What is changing now is not just that some course offerings are upping the rigour of their certification process, but that series of courses or systems of certification are arising. Now, take twelve MOOCs from this series, and the certificate means something; collect ‘badges’ from various sources, and again this demonstrates something to an employer.
Now, this is directly analogous to standardised schemes of credit accumulation, such as CATS. The system in the United States is among the oldest and most well understood such scheme. A student can take 30 credits at the University of X, add 60 more from Y College, and then round it out with another 30 earned while working for Z Corp — and that is a degree. Those three institutions know this; employers know this. Does it work? Well, sort of. It is certainly easier to transfer between institutions than it was 50 years ago, but it is still not exactly common. (A degree itself remains much more portable: taking your BA from X to study for a MA at Y is very common indeed.) However, the relative rarity of intra-degree transfers likely has more to do with geography than some other form of intertia. Usually, one has to physically change residence to get from X to Y.
Online education changes this. Now, the problem is that Mozilla, Coursera or EdX are not recognised degree-granting brands. So, even if their systems for accumulating elements of online study are robust, it will take a long time before they serve the above purpose with respect to employers. So, there will remain a role for traditional education providers, as providers of course, but also as brands that carry recognised weight.

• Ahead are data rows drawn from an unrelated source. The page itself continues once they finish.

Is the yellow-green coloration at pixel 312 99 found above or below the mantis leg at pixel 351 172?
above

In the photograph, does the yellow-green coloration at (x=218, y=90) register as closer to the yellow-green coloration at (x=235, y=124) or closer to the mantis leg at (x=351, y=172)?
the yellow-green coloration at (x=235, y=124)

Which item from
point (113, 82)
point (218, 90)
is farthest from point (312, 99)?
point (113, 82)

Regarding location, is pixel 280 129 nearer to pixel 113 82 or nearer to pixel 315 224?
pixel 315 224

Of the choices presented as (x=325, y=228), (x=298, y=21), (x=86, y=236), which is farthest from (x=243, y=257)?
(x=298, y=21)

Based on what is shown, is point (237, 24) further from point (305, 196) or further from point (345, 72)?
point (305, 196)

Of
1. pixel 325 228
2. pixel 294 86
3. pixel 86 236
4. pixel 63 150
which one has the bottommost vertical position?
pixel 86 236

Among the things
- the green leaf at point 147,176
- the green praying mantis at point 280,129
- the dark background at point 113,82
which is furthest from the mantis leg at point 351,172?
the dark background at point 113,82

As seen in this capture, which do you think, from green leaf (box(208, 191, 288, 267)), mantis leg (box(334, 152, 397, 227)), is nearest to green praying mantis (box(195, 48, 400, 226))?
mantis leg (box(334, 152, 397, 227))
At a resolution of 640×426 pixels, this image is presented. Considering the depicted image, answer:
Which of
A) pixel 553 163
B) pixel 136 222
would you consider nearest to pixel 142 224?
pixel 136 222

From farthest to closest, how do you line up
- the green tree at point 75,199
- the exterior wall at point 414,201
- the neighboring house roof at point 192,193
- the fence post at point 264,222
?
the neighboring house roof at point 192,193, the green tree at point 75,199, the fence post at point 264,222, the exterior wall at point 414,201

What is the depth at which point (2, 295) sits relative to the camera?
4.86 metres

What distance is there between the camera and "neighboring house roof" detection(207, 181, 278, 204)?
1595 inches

UPDATE: The President of Stanford University weighs in on this issue. His is what you might call a centralised or federalised vision of higher education, where the best providers (i.e. the best teachers, i.e. those at Stanford) provide digital content for other universities, with some local help. Well, duh: that’s what university-level text-books have been for a century, with later enhancements like video (pioneered by the OU) and dedicated web-sites. The real innovation would be finding a way to make this responsive to individual student needs and interests, a goal that Hennessey does not seem to realise cuts right against the centralised model.